Biological Evaluation of Double Point Modified Analogues of 1,25-Dihydroxyvitamin D₂ as Potential Anti-Leukemic Agents

• Published in: International journal of molecular sciences Vol. 17; no. 2; p. 91
• Main Authors: Corcoran, Aoife, Nadkarni, Sharmin, Yasuda, Kaori, Sakaki, Toshiyuki, Brown, Geoffrey, Kutner, Andrzej, Marcinkowska, Ewa
• Format: Journal Article
• Language: English
• Published: Switzerland MDPI AG 01.02.2016; MDPI
• Subjects: Antagonist drugs; Antineoplastic Agents - chemistry; Antineoplastic Agents - pharmacology; Cell Differentiation - drug effects; Dose-Response Relationship, Drug; Drug Screening Assays, Antitumor - methods; Ergocalciferols - chemistry; Ergocalciferols - pharmacology; HL-60 Cells; Humans; Leukemia; Leukemia - drug therapy; Leukemia - enzymology; Leukemia - metabolism; Molecular Structure; Pharmacology; receptor; Receptors, Calcitriol - metabolism; Structure-Activity Relationship; Substrate Specificity; Vitamin D; vitamin D analogues; Vitamin D3 24-Hydroxylase - antagonists & inhibitors; leukemia; vitamin D analogues; receptor
• ISSN: 1422-0067; 1661-6596; 1422-0067
• DOI: 10.3390/ijms17020091

Structurally similar double-point modified analogues of 1,25-dihydroxyvitamin D₂ (1,25D₂) were screened in vitro for their pro-differentiating activity against the promyeloid cell line HL60. Their affinities towards human full length vitamin D receptor (VDR) and metabolic stability against human vitamin D 24-hydroxylase (CYP24A1) were also tested.
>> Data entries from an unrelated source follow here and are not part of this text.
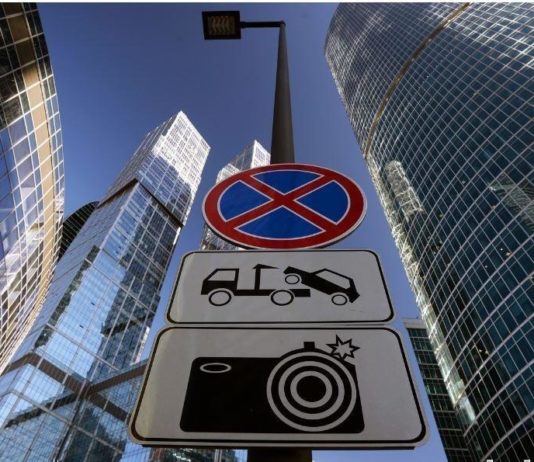 Платные парковки изменяют поведение автолюбителей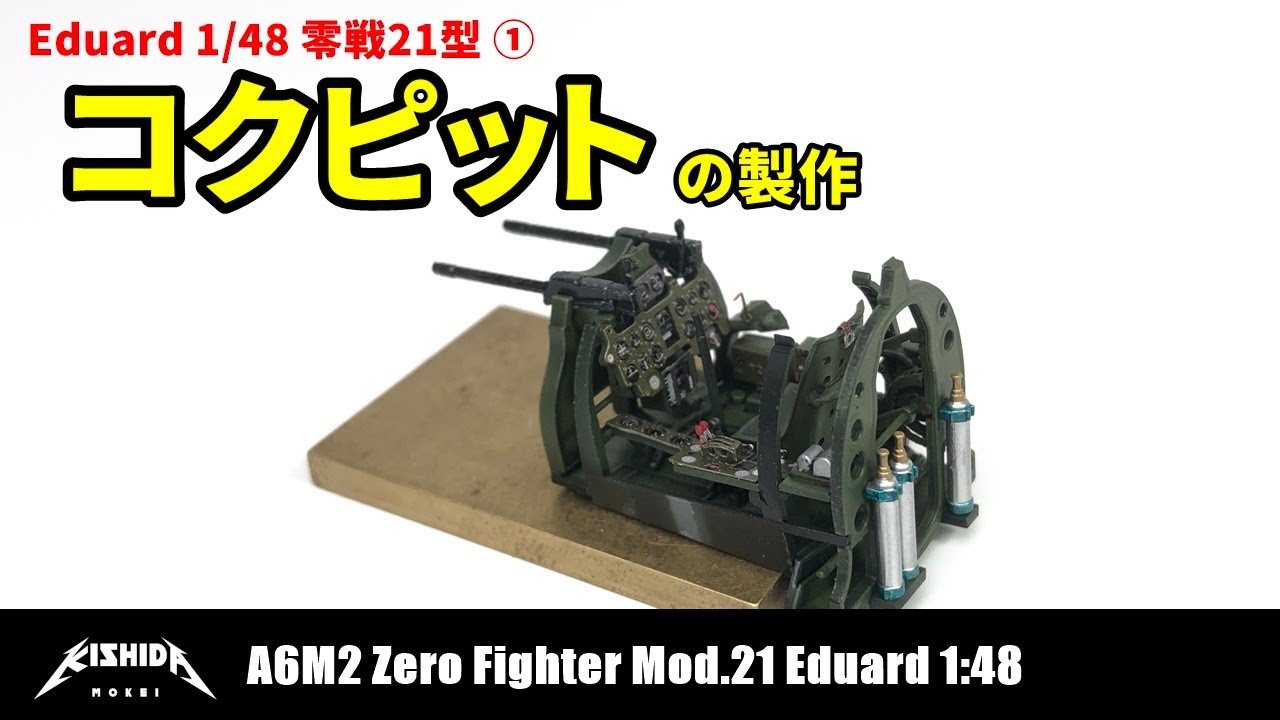 エデュアルド 1/48 零戦21型の製作 コクピット A6M2 Zero type21 Eduard 【プラモデル 飛行機】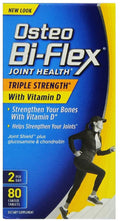 Triple Strength Vitamin D3 Caplets Pack of 2 Y63754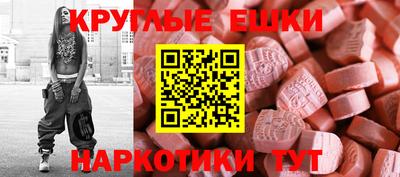 наркотики Гусев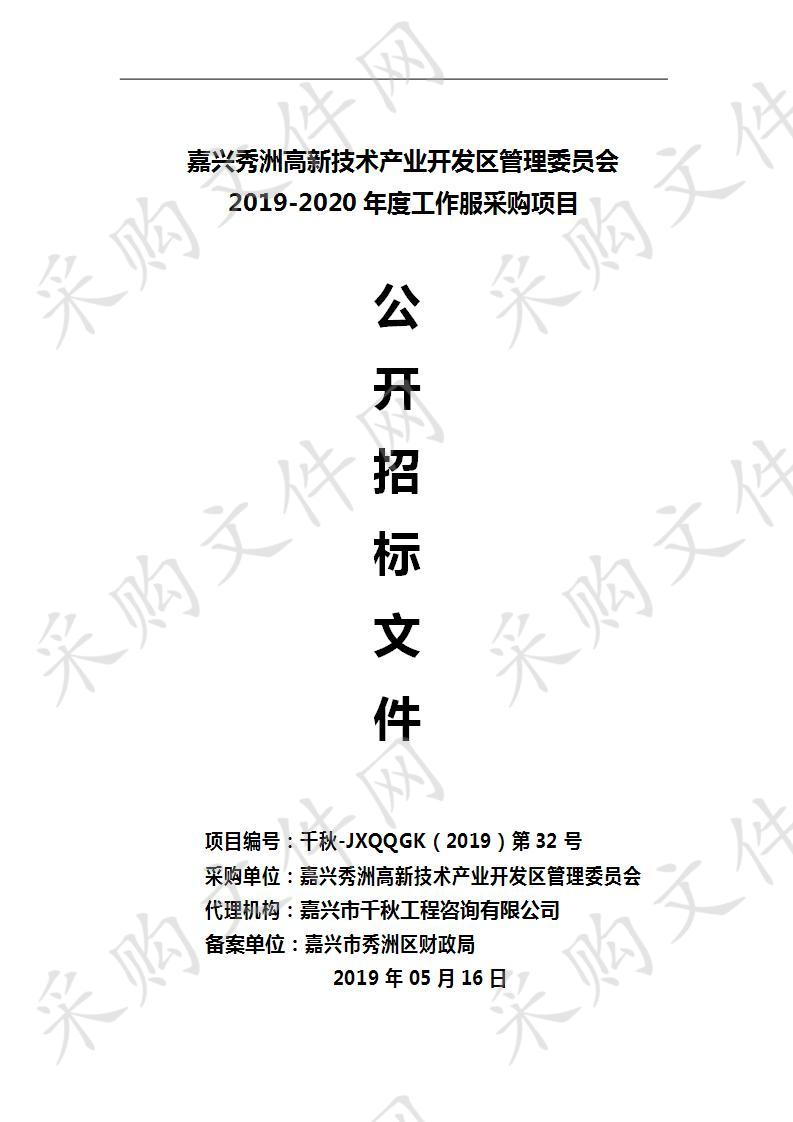 嘉兴秀洲高新技术产业开发区管理委员会2019-2020年度工作服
The analogues (PRI-1730, PRI-1731, PRI-1732, PRI-1733 and PRI-1734) contained 5,6-trans modification of the A-ring and of the triene system, additional hydroxyl or unsaturation at C-22 in the side chain and reversed absolute configuration (24-epi) at C-24 of 1,25D₂. As presented in this paper, introduction of selected structural modifications simultaneously in two distinct parts of the vitamin D molecule resulted in a divergent group of analogues. Analogues showed lower VDR affinity in comparison to that of the parent hormones, 1,25D₂ and 1,25D₃, and they caused effective HL60 cell differentiation only at high concentrations of 100 nM and above. Unexpectedly, introducing of a 5,6-trans modification combined with C-22 hydroxyl and 24-epi configuration switched off entirely the cell differentiation activity of the analogue (PRI-1734). However, this analogue remained a moderate substrate for CYP24A1, as it was metabolized at 22%, compared to 35% for 1,25D₂. Other analogues from this series were either less (12% for PRI-1731 and PRI-1733) or more (52% for PRI-1732) resistant to the enzymatic deactivation. Although the inactive analogue PRI-1734 failed to show VDR antagonism, when tested in HL60 cells, its structure might be a good starting point for our design of a vitamin D antagonist.